L'avenir, Johann l'imagine déjà avec appétit, lorgnant sur les grandes classiques de l'endurance comme le Bol d'Or ou Spa, pour transformer la compétition pure en "balades entre copains". Mais avant de ranger le cuir, le vétéran tricolore entend bien prouver à Jerez que son "âme de compétiteur" peut encore faire briller les couleurs françaises.

Le Programme

Le tracé andalou de 4,42 km, célèbre pour son enchaînement de 13 virages dont le redoutable virage Jorge Lorenzo, sera le théâtre d'un affrontement intense.
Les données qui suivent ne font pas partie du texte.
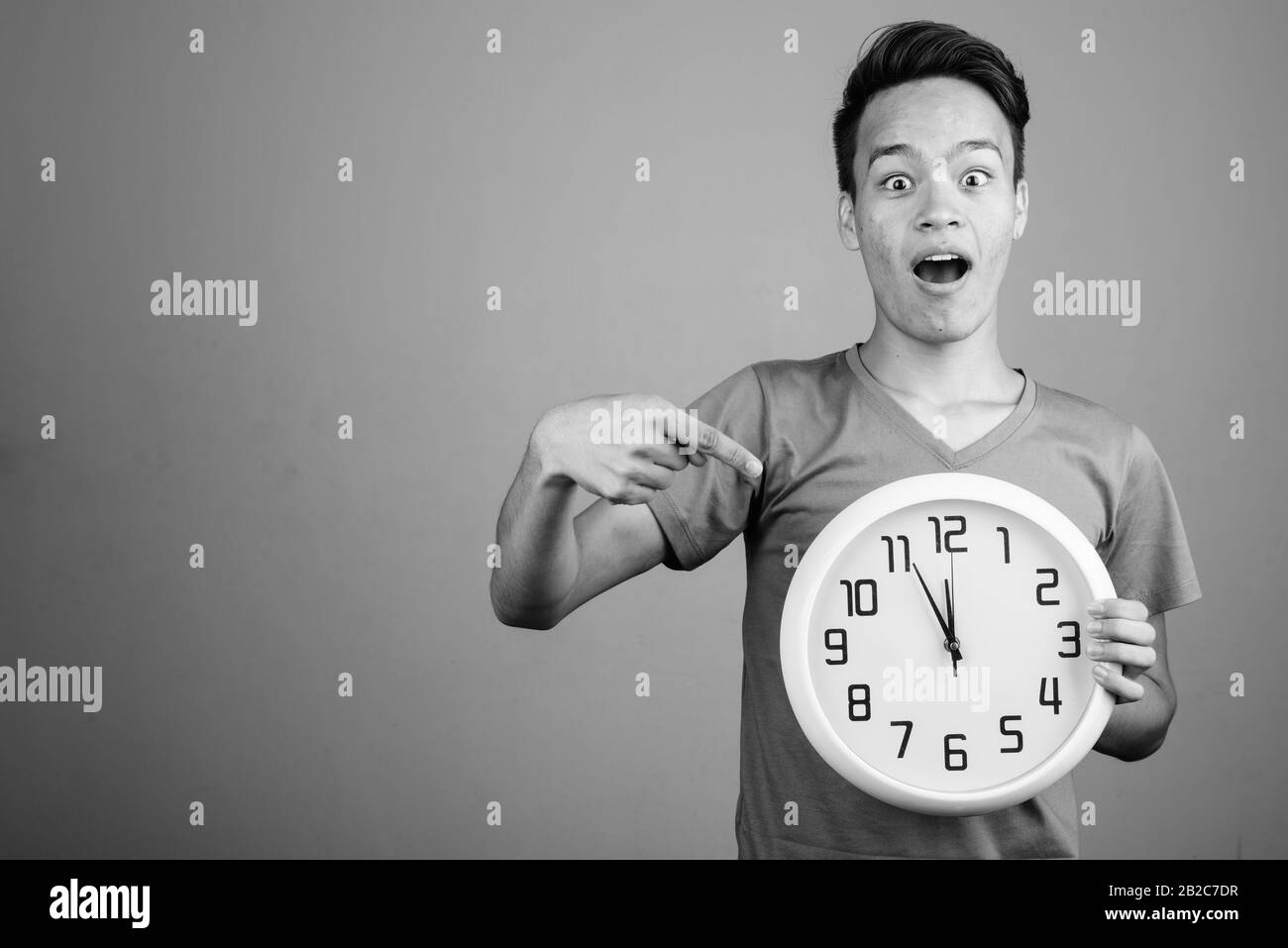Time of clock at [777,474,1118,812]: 11:55
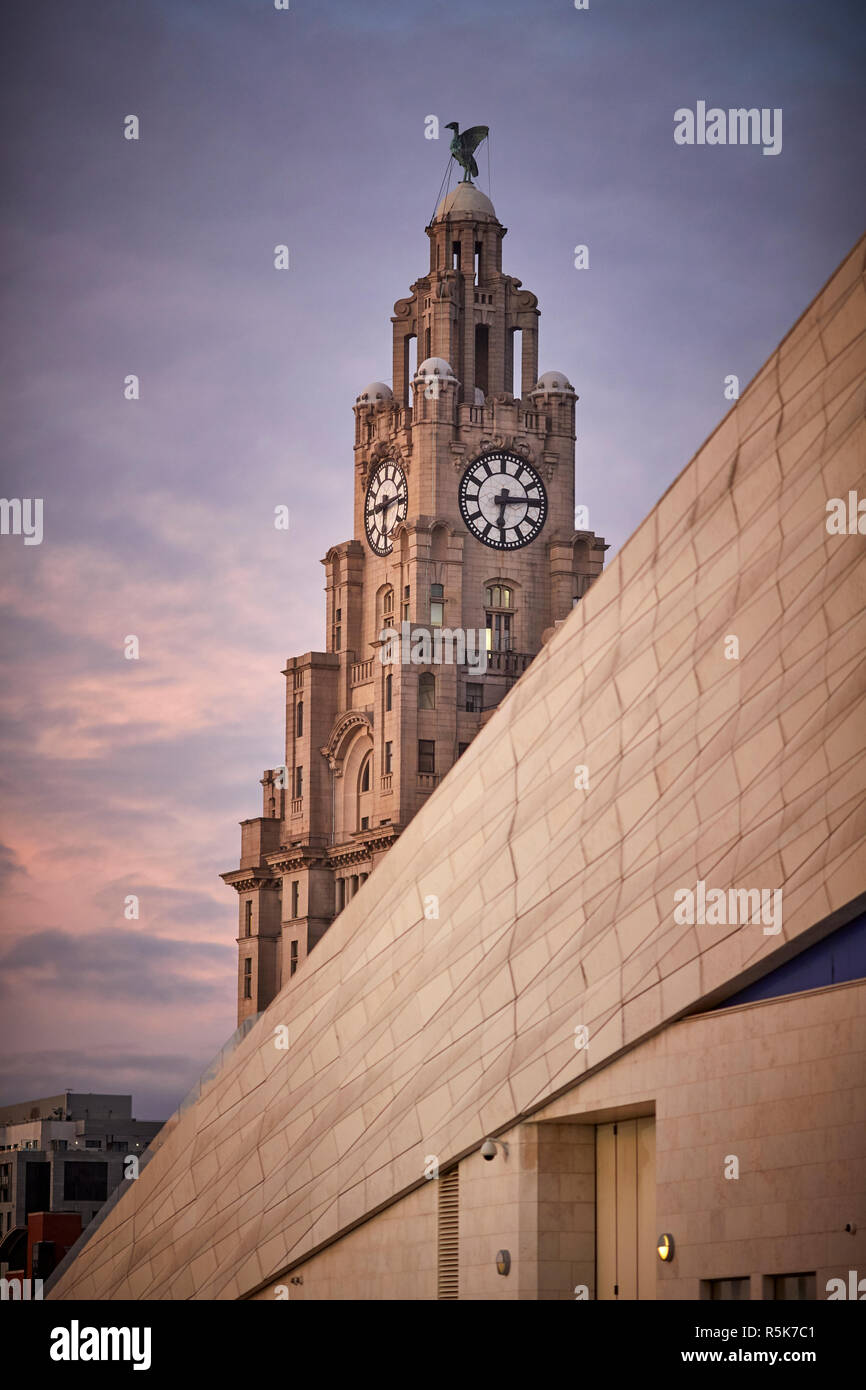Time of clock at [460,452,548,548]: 6:14
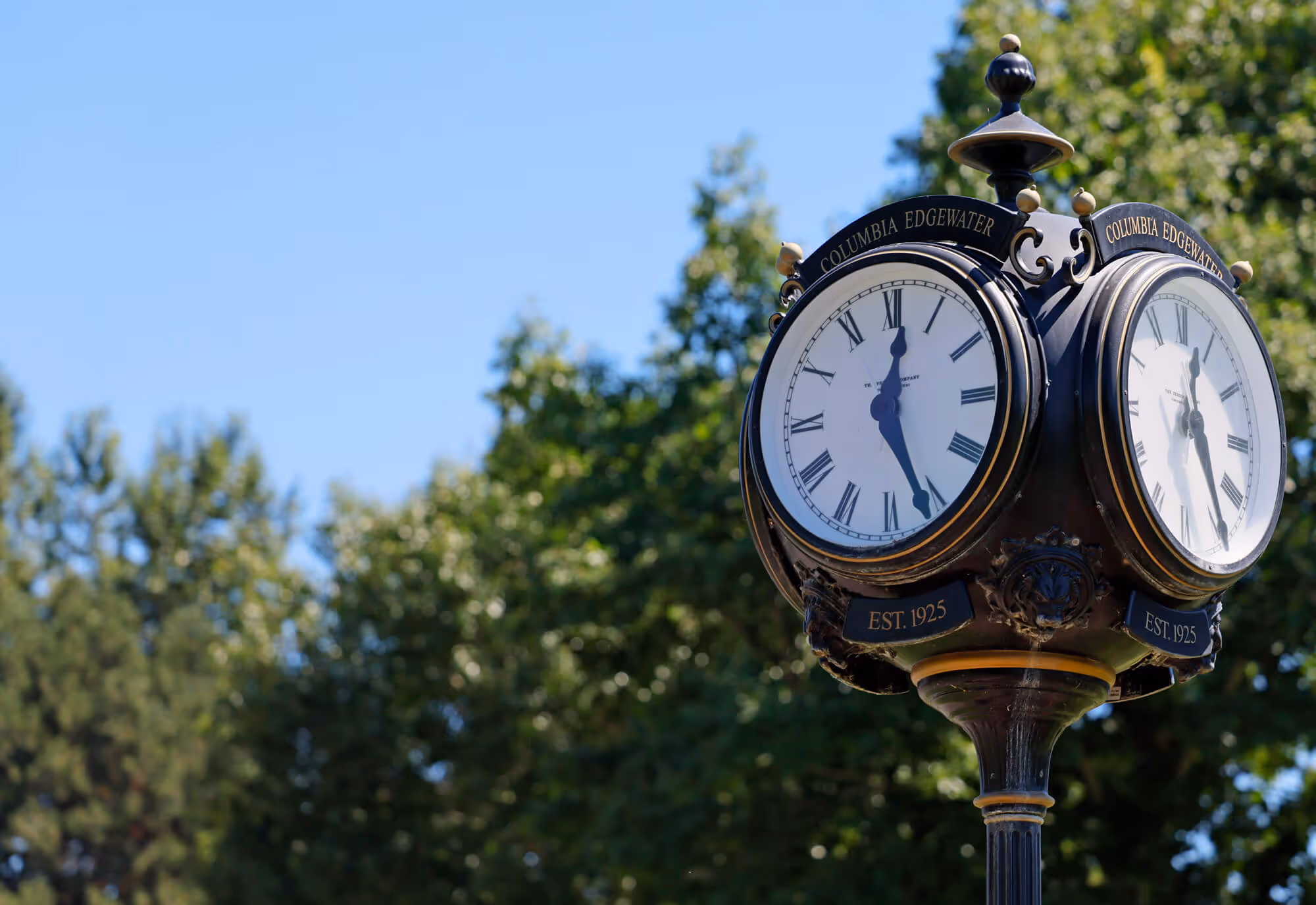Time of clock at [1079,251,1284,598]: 12:24
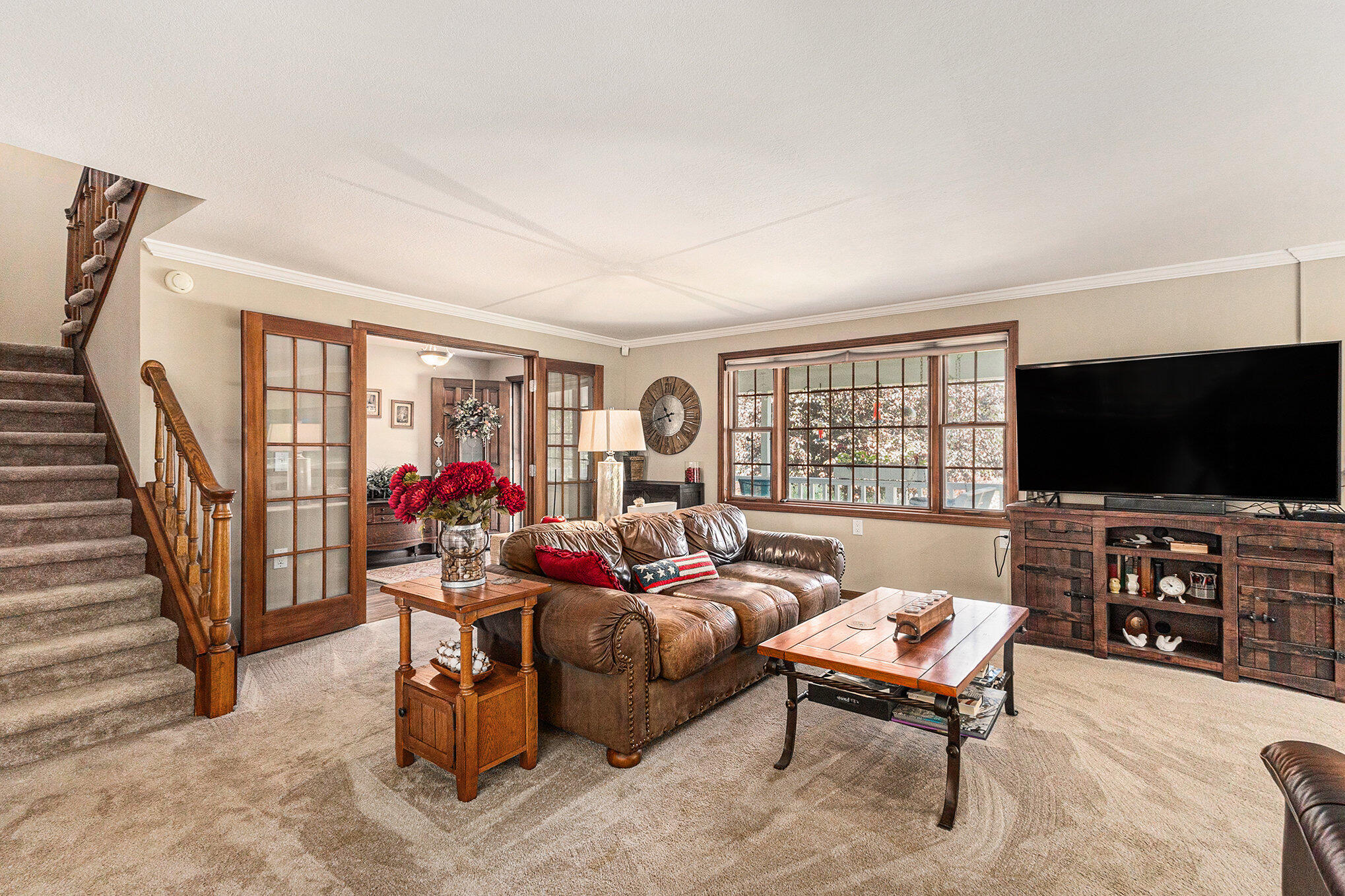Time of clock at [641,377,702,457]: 10:42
Entre la domination sans partage de Marco Bezzecchi et la quête du 100e succès de Marc Marquez, le spectacle est garanti.

Vendredi 24 avril

  • 10h45 - 11h30 : Essais Libres 1
  • 15h00 - 16h00 : Essais

Samedi 25 avril

  • 10h10 - 10h40 : Essais Libres 2
  • 10h50 - 11h05 : Qualifications Q1
  • 11h15 - 11h30 : Qualifications Q2
  • 15h00 : Course Sprint (12 tours)

Dimanche 26 avril

Le défi est immense pour nos pilotes tricolores face à un Marco Bezzecchi en pleine possession de ses moyens, mais comme le veut la tradition à Jerez : tout peut basculer dans le dernier virage.